-- start ENTRIES --
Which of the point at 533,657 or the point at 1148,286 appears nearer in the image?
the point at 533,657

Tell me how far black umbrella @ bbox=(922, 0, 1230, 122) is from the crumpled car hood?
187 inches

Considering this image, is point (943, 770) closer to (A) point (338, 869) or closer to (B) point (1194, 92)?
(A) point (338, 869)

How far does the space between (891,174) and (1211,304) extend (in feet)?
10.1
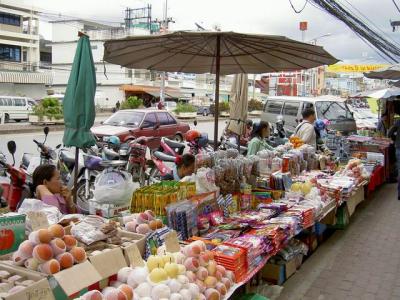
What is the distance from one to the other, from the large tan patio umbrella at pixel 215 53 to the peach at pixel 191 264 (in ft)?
7.30

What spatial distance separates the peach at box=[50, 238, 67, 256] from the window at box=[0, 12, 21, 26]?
51.5m

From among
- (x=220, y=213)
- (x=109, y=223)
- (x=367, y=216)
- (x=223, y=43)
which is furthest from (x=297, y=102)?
(x=109, y=223)

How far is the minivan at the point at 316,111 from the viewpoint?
48.5 ft

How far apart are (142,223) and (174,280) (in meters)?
0.77

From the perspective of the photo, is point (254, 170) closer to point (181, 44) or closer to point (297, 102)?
point (181, 44)

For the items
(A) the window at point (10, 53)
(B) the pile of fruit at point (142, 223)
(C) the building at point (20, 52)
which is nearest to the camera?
(B) the pile of fruit at point (142, 223)

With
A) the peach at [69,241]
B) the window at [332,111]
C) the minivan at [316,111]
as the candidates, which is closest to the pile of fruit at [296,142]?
the peach at [69,241]

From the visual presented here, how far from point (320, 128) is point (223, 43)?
594cm

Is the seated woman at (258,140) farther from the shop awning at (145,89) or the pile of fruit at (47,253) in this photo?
the shop awning at (145,89)

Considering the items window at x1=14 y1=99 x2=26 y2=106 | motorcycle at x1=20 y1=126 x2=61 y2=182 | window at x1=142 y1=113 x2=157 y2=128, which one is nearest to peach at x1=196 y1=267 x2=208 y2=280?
motorcycle at x1=20 y1=126 x2=61 y2=182

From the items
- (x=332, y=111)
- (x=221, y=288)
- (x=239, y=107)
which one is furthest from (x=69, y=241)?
(x=332, y=111)

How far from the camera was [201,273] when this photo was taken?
111 inches

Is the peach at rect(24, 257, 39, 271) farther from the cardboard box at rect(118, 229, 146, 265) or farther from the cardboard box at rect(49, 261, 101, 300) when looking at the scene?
the cardboard box at rect(118, 229, 146, 265)

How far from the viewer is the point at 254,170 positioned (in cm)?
546
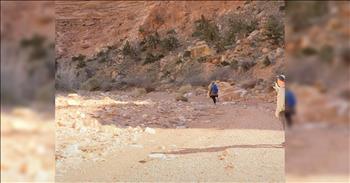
-- end ENTRIES --
# DIRECTIVE
Can you rewrite all of the rows above, changing every "minivan" to "van" and leaving everything else as it is? Leave the pictures out.

# SOLUTION FOR THIS TASK
Which of the point at 533,657 or the point at 1148,286 appears nearer in the image?
the point at 533,657

Tell me how far black umbrella @ bbox=(922, 0, 1230, 122) is from the crumpled car hood?
187 inches

Considering this image, is point (943, 770) closer to (A) point (338, 869) or closer to (B) point (1194, 92)?
(A) point (338, 869)

How far does the space between (891,174) and (1211,304) extend (in feet)?
10.1
What is the distance from one to the other, from the large tan patio umbrella at pixel 215 53 to the peach at pixel 191 264 (in ft)?
7.30

What spatial distance separates the peach at box=[50, 238, 67, 256] from the window at box=[0, 12, 21, 26]?
51.5m

From among
- (x=220, y=213)
- (x=109, y=223)
- (x=367, y=216)
- (x=223, y=43)
which is furthest from (x=297, y=102)?
(x=109, y=223)

How far is the van at the point at 316,111 from the viewpoint?
48.5 ft

How far apart are (142,223) and (174,280) (in meters)?
0.77

From the perspective of the photo, is point (254, 170) closer to point (181, 44) or closer to point (297, 102)?
point (181, 44)

For the items
(A) the window at point (10, 53)
(B) the pile of fruit at point (142, 223)
(C) the building at point (20, 52)
which is nearest to the camera?
(B) the pile of fruit at point (142, 223)

With
A) the peach at [69,241]
B) the window at [332,111]
C) the van at [316,111]
as the candidates, which is closest to the pile of fruit at [296,142]?
the peach at [69,241]

From the visual presented here, how far from point (320, 128) is point (223, 43)?
594cm

Is the seated woman at (258,140) farther from the shop awning at (145,89) or the pile of fruit at (47,253) in this photo?
the shop awning at (145,89)

Considering the items window at x1=14 y1=99 x2=26 y2=106 | motorcycle at x1=20 y1=126 x2=61 y2=182 | window at x1=142 y1=113 x2=157 y2=128, which one is nearest to peach at x1=196 y1=267 x2=208 y2=280?
motorcycle at x1=20 y1=126 x2=61 y2=182

From the items
- (x=332, y=111)
- (x=221, y=288)
- (x=239, y=107)
which one is furthest from (x=69, y=241)?
(x=332, y=111)

How far from the camera was [201,273] when this photo was taken?
111 inches

Is the peach at rect(24, 257, 39, 271) farther from the cardboard box at rect(118, 229, 146, 265) or farther from the cardboard box at rect(49, 261, 101, 300) when looking at the scene?
the cardboard box at rect(118, 229, 146, 265)

How far from the viewer is the point at 254,170 positioned (in cm)?
546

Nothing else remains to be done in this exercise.